Las siguientes carpetas contenían fotos similares. La vida que Cordelia había llevado durante los últimos años desfilaba ante sus ojos. Una Cordelia sonriente, radiante como él no la recordaba. En algunas, un hombre mayor, atractivo, que supuso sería Martin. Una piscina al borde de un acantilado, las dos chicas mirando a cámara, vestidas con sendos trajes blancos. Numerosas puestas de sol. Playas de arenas blanquísimas y aguas turquesas como las que aparecían en los folletos de agencias de viajes. También playas de arena negra y acantilados que recordaban a los de Escocia. Hibiscos. Hortensias. Fotos tomadas por la noche en las que Cordelia aparecía abrazada a desconocidos sonrientes. Cordelia con el pelo largo y rubio que le caía por debajo de los hombros. Más tarde, Cordelia con el pelo corto. Helena vistiendo un traje negro ceñido y escotado, con una copa de champán. Cordelia en top y shorts, al lado de una bicicleta. Cordelia con jersey a rayas, sentada en la terraza de un café, fumando un cigarrillo. Cordelia irradiando confianza en sí misma. Cordelia segura de quién era. Una Cordelia feliz, viviendo una vida feliz que él no había podido compartir.
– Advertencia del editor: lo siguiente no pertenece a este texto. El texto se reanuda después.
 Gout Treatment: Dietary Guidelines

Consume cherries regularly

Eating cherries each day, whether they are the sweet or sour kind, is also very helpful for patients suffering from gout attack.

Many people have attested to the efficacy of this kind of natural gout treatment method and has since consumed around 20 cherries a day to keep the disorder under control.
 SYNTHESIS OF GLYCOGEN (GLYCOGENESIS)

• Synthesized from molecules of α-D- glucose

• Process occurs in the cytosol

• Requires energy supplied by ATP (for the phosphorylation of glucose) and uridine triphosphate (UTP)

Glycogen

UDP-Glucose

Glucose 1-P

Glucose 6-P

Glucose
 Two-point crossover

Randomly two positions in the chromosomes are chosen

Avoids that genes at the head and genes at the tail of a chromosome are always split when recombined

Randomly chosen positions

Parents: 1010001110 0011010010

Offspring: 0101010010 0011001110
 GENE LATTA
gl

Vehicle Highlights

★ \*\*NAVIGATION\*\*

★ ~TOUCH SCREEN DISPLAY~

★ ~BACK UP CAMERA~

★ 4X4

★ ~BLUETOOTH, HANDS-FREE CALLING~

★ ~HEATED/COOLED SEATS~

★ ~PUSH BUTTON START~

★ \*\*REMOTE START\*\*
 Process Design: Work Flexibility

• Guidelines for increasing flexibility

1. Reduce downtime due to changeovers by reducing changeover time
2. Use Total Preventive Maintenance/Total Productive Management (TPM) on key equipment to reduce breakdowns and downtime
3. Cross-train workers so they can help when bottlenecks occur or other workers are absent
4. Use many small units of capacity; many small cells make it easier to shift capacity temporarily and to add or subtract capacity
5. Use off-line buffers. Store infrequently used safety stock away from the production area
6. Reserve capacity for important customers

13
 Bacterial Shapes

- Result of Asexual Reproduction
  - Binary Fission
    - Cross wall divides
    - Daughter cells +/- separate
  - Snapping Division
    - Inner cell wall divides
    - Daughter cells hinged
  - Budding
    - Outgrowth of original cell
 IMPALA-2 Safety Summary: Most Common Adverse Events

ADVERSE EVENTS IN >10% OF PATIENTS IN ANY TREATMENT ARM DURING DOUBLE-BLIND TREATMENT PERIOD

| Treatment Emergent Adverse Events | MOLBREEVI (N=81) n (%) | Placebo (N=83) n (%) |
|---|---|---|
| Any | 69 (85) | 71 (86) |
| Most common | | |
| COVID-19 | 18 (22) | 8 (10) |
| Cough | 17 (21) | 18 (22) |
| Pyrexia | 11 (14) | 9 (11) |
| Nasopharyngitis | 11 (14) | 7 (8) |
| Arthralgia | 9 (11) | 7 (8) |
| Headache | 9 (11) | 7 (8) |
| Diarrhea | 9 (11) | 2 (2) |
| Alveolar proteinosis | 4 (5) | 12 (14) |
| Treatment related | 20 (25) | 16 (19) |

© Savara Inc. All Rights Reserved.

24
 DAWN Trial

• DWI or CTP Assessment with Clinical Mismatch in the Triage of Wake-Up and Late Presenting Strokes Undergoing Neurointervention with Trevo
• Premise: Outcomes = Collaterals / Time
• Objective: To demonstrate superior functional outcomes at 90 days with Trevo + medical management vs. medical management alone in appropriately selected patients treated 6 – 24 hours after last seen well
La última carpeta llevaba por nombre «Fuerteventura». Allí no aparecía Helena. En las fotos la sustituía una mujer rubia y madura de pómulos altos y ojos almendrados, una belleza nórdica y fría a la que Cordelia había fotografiado en todos los ángulos y planos posibles, con la obsesiva dedicación de quien retrata un rostro muy querido o admirado. Otra vez playas blancas, y el mar. Y una villa, fotografiada desde diversos ángulos, que tenía la apariencia de un castillo amurallado con su torre. Gabriel verificó que el ordenador no tenía conexión a Internet. Lógico, sería difícil establecerla en un sitio tan aislado. Sacó del bolsillo su iPhone y entró en Google. Tecleó «Heidi Meyer» y buscó imágenes. En las noticias que se habían dado en los periódicos españoles, británicos y alemanes, se repetía siempre la misma fotografía. Borrosa, en blanco y negro, tomada probablemente en su juventud. Como la mayoría de la gente que tiene algo que esconder, Heidi Meyer no se dejaba sacar fotos alegremente. Gabriel comparó la imagen con la de las fotos del ordenador. Resultaba difícil estar seguro, pero habría jurado que la mujer que aparecía en las fotografías de la carpeta era ella.